New Delhi:  The second phase of odd-even road rationing scheme in Delhi - meant to lower the city's lethal pollution levels -- is about to end. But meanwhile, the Jindal-run Timarpur-Okhla waste to energy plant has allegedly been belching out pollution equal to 350,000 cars every day .

The plant burns nearly 2,000 tonnes of unsegregated waste from three hospitals to create just 16 MW of electricity.  

Locals who have filed lawsuits against it say they have been suffering from ill health since it started operation in 2012. Even the Fortis Escorts and the Holy Family Hospital - which send their wastes to this plant - have complained to the Prime Minister's office in 2014 about the emissions.

The fumes contain cancer causing substances like Sox, Nox and Cadmium, found studies conducted by non-profit Toxic Watch. In March, the Central Pollution Control Board conducted a study which said the plant's particulate matter readings and emissions were within permissible limits. But a study initiated by National Green Tribunal last year showed the level of noxious elements apart from those two to be 20 times the permissible limit.

In 2013, the plant had received a showcause notice by the Delhi Pollution Control Committee. And as the legal tangles mounted, the operation has continued, say locals.

In a statement, the authorities of the plant said they received DPCC's permission to operate a month ago and are allowed to continue till December 2016. But they have been asked to lower emission levels.

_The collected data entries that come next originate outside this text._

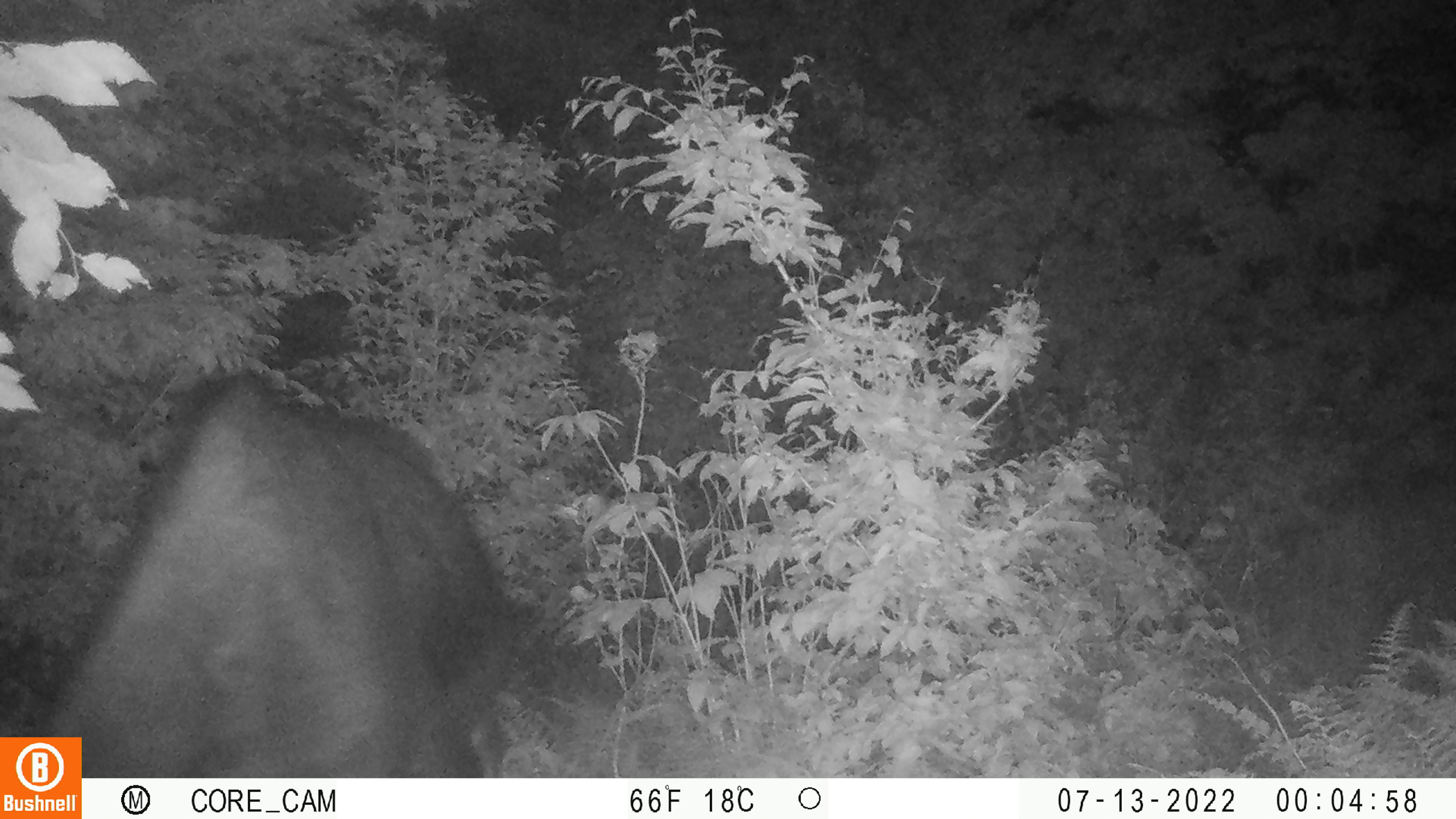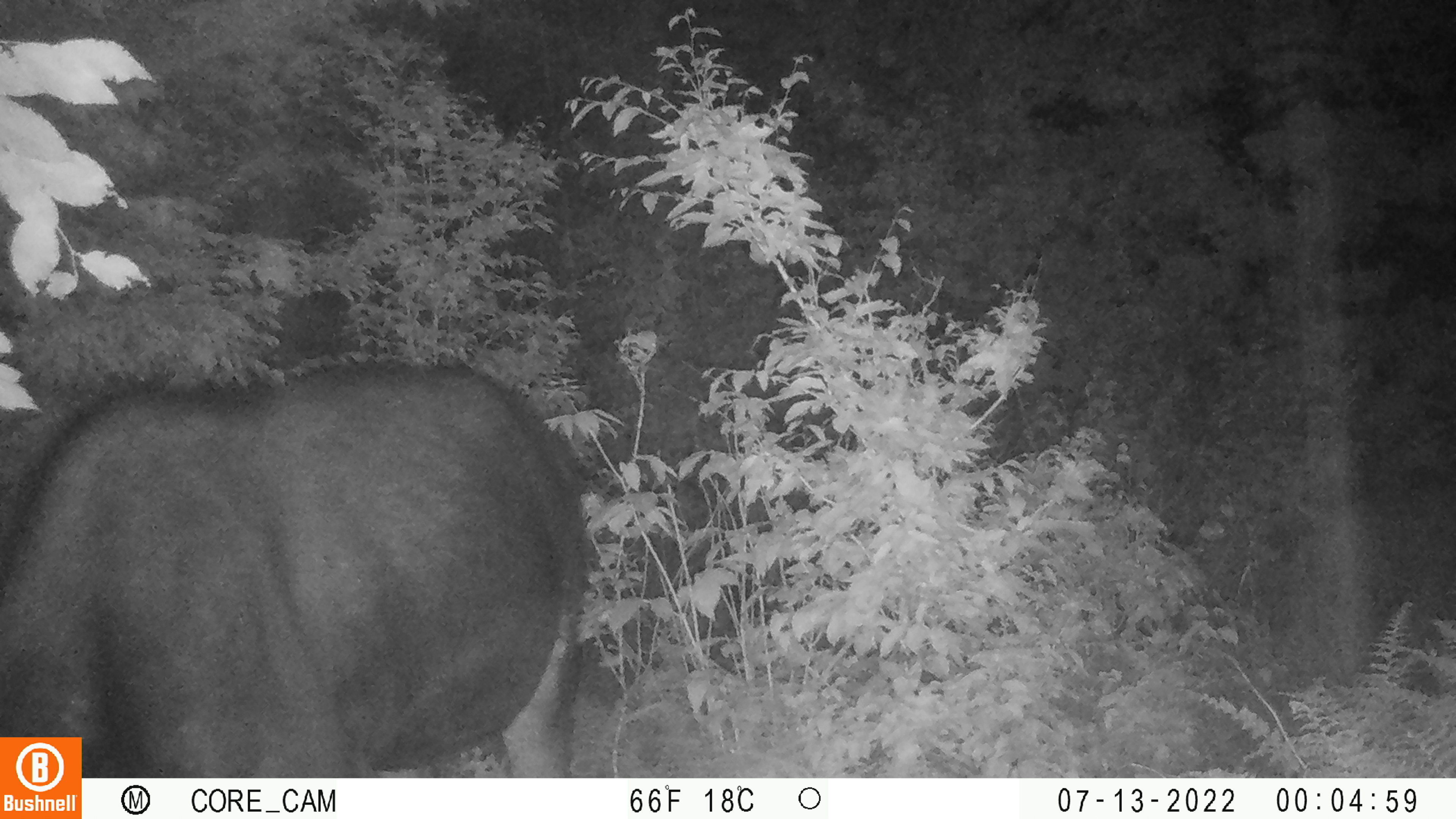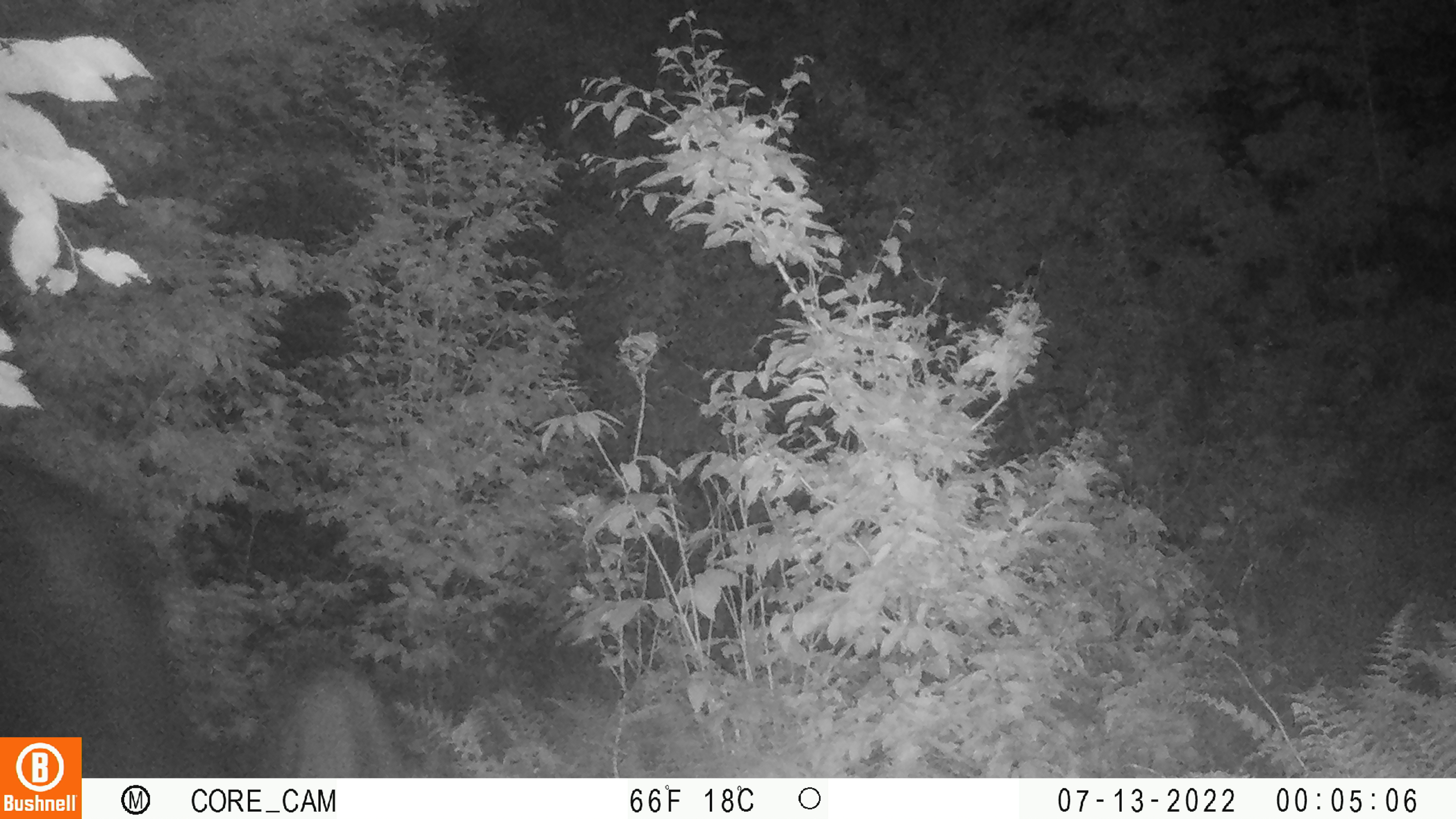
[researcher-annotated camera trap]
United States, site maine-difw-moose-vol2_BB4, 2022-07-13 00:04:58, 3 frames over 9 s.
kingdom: Animalia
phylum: Chordata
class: Mammalia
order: Artiodactyla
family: Cervidae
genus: Alces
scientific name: Alces alces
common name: moose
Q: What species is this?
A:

Ranjit, an environmental writer and the resident of nearby Sukhdev Vihar, said legally, such a plant cannot be located so close to residential areas.

According to the municipal solid wastes rule passed in 2000, such plants must be located near or on a landfill site. But this one not only stands 6.5 km away from the Okhla landfill site, it also violates the Wildlife Act by being built on a green belt next to the Okhla bird sanctuary, he said.